The significant impact of the decision in the case continues. It was described in July 2010 in “The Snail and the Ginger Beer: The Singular Case of Donoghue v Stevenson” lecture2 as having been “unleashed upon a common law world that was clearly ready for it, [and] the neighbour principle drove the development of the modern law of negligence. Expansions and contractions of the duty of care in negligence and applications of the tort to new factual situations in the decades since 1932 are measured against Donoghue v Stevenson and Lord Atkin’s neighbour principle in particular.”
But was there a snail? No-one knows for certain. It seems to matter little now, given how the law of tort (or delict in Scotland) has developed.
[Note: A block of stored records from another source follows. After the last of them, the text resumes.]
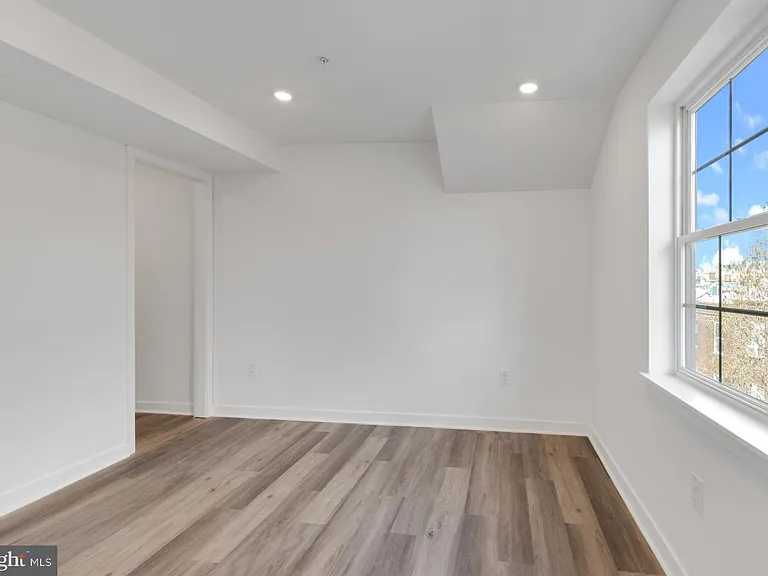 1116 S 7th St #2 — Photo 26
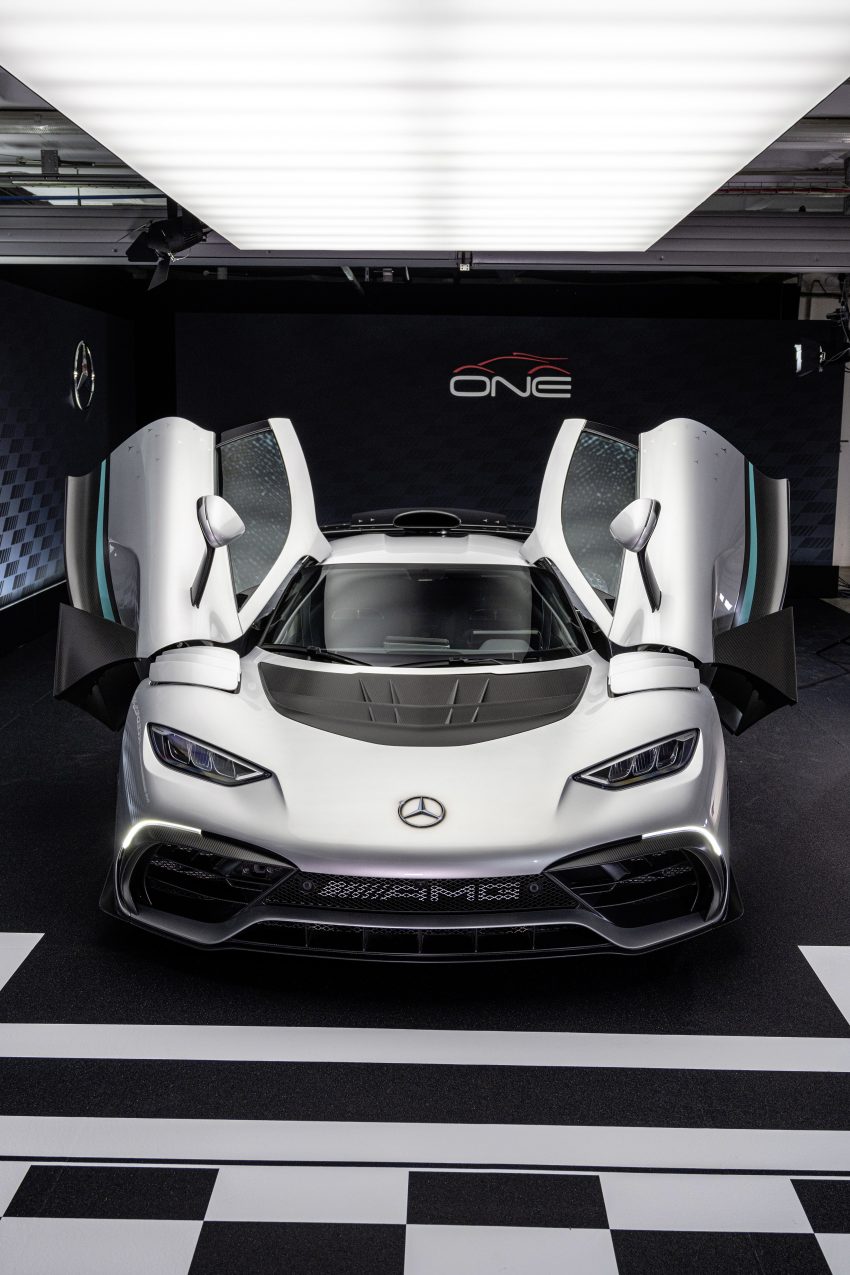Mercedes-AMG One 首发, 大量采用F1技术的油电超跑 183102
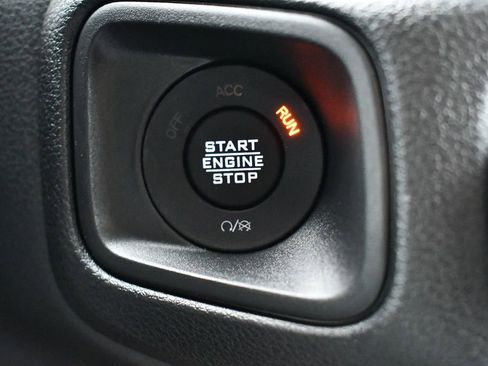 New 2026 Jeep Gladiator Sport AWD/4WD image 16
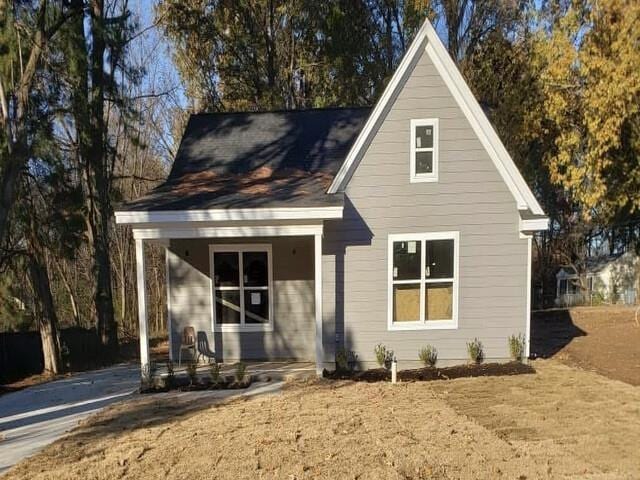 view of front of house with covered porch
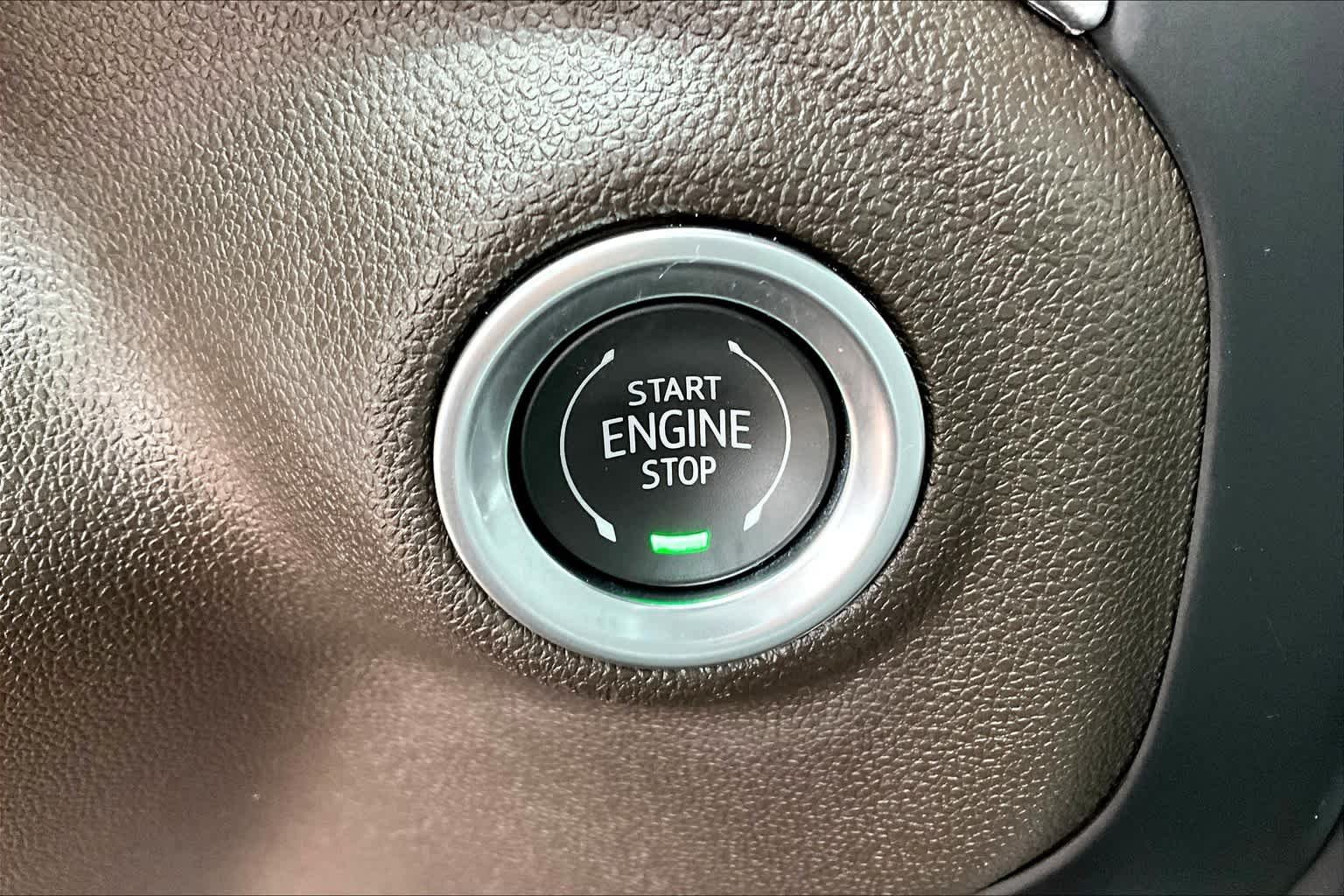 Used 2019 Summit White GMC SLT image 34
Let us remember Mrs Donoghue and Mr Stephenson’s case that inspired us all as budding law students, English, Scottish and further afield, to recall the case which we encountered in these, our early struggles, in the study of law. Let us too remember too as tangible evidence that there is a small corner in Paisley with a park, bench and memorial stone where that café once stood.
Let us then raise our glass of ginger beer, metaphorically, to one snail, true or false, on this the judgement’s 90th anniversary.
Gillian has been an OU tutor for five years. She is also a practising Scottish solicitor whose professional legal background was mainly public sector experience in the criminal law sphere. Her academic teaching in Scotland spans Edinburgh and Strathclyde Universities where she teaches delict or tort. The “snail” case is the Scottish legal profession’s claim to fame- and is only 10 miles from her home.